第30話 甘えたい年ごろ

 朝早くに目が覚めた。神社の湿度をたっぷりと含んだ様な匂いが鼻に優しく触れる。朝の涼し気な気温がさっぱりとして心地がいい。


 だけど、俺はミイコの言っていた『話したい事』というのが気になってどこかもやもやとした気分になる。いったい何の話をする気なのだろうか。


 布団を片付け、1杯水を飲もうとダイニングに移動する。


「うわっ!」

「ごめんなさい」

「都さん、来ていたの?」


 ダイニングに入ろうとすると都が立ってる。指定は無いのだけど、寝起きで居たのには驚いた。


「なにかする予定?」

「うん、水を飲もうとしていただけだけど……」

「そう」


 慣れてきているのかもしれないが、都とはあまり会話が続かない。聞いた内容に答えるだけの完結型の話し方をするから会話が広がらなかった。


 俺は、コップに水を入れ、のどを潤す。寝起きの水分不足にはこれが一番気持ちいい。都はその姿をすぐ後ろで見ている。


「えっと……近くない?」


 俺がそういうと、都は1歩後ろに下がる。それでも俺の方をじっと見ている。


「まだ、みんな来てないからゆっくりしてていいよ?」

「あの……」


「ん?」


 何か言いたげな都に返事をするも、何も言わなかった。あまり気にせず言ってほしいのだけど、それにはまだまだ時間がかかるかもしれないと思う。俺はコップを置いて、縁側でまったりすることにした。ここに来てから風に揺れる葉の音を聞いて風を感じが好きになっていた。


「あの……」

「どうしたの?」


 縁側に座る後ろにまた、立っている。


「……」

「えっと、何かあれば言ってくれていいけど?」


 すると、都は隣に座り胡坐をかく俺の足に手を置く。少しドキドキしながら都の方を見ると俺の顔をじっと見ているのが分かる。


 もしかして、都は俺の事が好きなのか? そんな勘違いをしてしまうくらい甘い目で見つめる。


「あの……都さん?」


 俺の返事とは関係なしに都は膝枕の様に頭を載せた。なんなんだ、この状況。

 都は顎をこちらに向ける。撫でろと言っているのか?


「都さん、これは?」


 そう思って猫耳を見る。都が猫だったのを思い出す。そういえば猫の時の姿を見たことが無い。


「あの、撫でるのは良いですけど、できれば猫の姿になってもらえませんか?」

「いや」


 一刀両断。俺の希望はあっさりとぶった切られてしまう。そのあとも撫でろと言わんばかりに頭を動かした。


 止む追えず、猫耳を含め頭をなでる。ふわふわでモフモフした耳は少しギザギザしている。去勢サインとは少し違うのは虐待の名残なのだろう。


「ふにゃん」


 ふにゃん? 都から発せられた予想外の声に驚く。
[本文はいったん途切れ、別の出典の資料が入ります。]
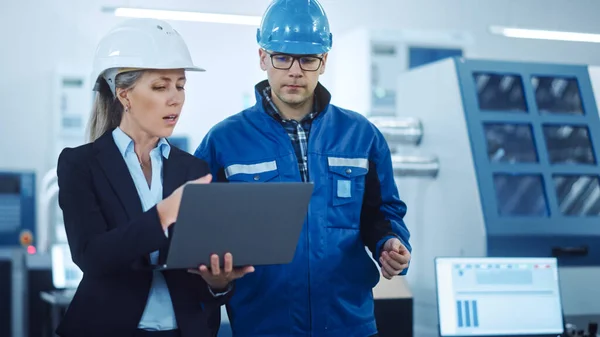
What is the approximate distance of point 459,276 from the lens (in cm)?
245

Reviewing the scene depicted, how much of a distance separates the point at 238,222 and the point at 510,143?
1694 millimetres

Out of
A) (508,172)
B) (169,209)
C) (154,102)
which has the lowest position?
(169,209)

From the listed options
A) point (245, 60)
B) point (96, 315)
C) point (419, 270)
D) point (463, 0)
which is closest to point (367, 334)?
point (96, 315)

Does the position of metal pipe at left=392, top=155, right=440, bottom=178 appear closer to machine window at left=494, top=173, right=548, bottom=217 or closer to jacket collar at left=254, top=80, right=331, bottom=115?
machine window at left=494, top=173, right=548, bottom=217

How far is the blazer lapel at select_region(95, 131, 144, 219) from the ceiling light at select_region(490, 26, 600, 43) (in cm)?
713

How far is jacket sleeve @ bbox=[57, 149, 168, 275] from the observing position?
1.38m

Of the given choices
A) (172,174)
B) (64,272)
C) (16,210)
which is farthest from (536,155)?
(16,210)

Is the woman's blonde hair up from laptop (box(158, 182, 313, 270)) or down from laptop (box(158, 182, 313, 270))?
up

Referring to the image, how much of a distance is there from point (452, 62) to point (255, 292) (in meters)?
1.34

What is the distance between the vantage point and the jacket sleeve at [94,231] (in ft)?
4.54

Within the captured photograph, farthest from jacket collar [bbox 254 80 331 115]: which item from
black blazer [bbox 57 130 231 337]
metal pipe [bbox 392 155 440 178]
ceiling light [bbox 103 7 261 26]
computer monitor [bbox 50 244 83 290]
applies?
ceiling light [bbox 103 7 261 26]

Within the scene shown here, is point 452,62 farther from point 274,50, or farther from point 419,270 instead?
point 274,50

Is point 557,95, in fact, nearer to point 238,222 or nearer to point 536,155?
point 536,155

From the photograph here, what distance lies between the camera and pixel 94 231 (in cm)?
144
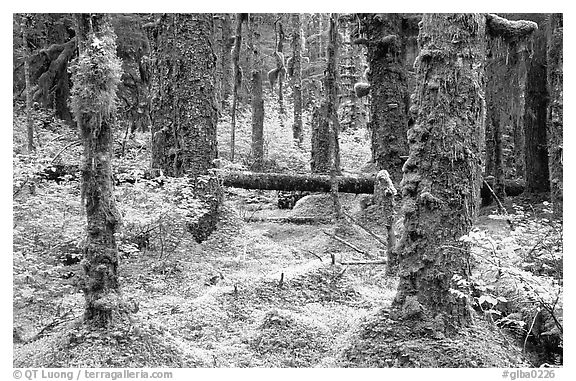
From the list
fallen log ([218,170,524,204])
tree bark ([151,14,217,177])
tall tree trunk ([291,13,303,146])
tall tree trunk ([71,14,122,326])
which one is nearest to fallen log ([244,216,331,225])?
fallen log ([218,170,524,204])

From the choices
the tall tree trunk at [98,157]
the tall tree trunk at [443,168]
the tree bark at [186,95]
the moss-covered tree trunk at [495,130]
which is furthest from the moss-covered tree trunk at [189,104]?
the moss-covered tree trunk at [495,130]

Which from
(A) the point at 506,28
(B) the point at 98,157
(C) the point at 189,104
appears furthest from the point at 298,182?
(B) the point at 98,157

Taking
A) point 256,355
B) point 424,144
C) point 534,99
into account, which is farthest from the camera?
point 534,99

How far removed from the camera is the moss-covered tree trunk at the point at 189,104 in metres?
10.7

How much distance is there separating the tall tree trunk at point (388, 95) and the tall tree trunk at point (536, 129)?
168 inches

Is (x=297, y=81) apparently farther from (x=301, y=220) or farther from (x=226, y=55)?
(x=301, y=220)

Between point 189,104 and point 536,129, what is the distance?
9.29m

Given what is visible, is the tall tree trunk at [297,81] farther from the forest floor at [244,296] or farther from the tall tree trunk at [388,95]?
the forest floor at [244,296]

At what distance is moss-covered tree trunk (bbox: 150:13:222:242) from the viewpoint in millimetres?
10672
どう考えてもキャラと違うだろう……。彼女は続けて顎を突き出す。猫の習性なのは分かるが背徳感が半端ない。


「ゴロゴロゴロゴロ……」

「あの、やっぱり猫になりません?」


 俺がそう言っていると、背後に気配を感じた。


「神様……なにをやっているにゃ?」

「ミイコ!? ちが、ちがくて」


「なにが違うにゃ? 都さんを人の姿でなでなでにゃんにゃんしている事には違いないにゃ」

「そだけど……」


「都さんも神様の変な性癖に付き合うことないにゃ」

「だから俺じゃないって、都さんも何か弁解してくれよ」


「ミイコがずるい」


 普段よくミイコを足の上にのせ撫でている。最初に神社に来た時からなのだが俺の日常と化していた。もしかして都もしたかったのか?


「なるほどにゃ、都もなでなでしてほしかったにゃんね」


「はむ」

「ちょっと都さんその姿で甘噛みするのは反則ですよ……」


「神様……それはヤバいにゃん……」

「わーってるよ!」


 もしかしたら彼女はずっとこういうのを求めていたのかもしれない。生まれてすぐ、過酷な運命を背負い猫又になった。それから今までの長い時間だれにも甘える事が出来なかったのだろう。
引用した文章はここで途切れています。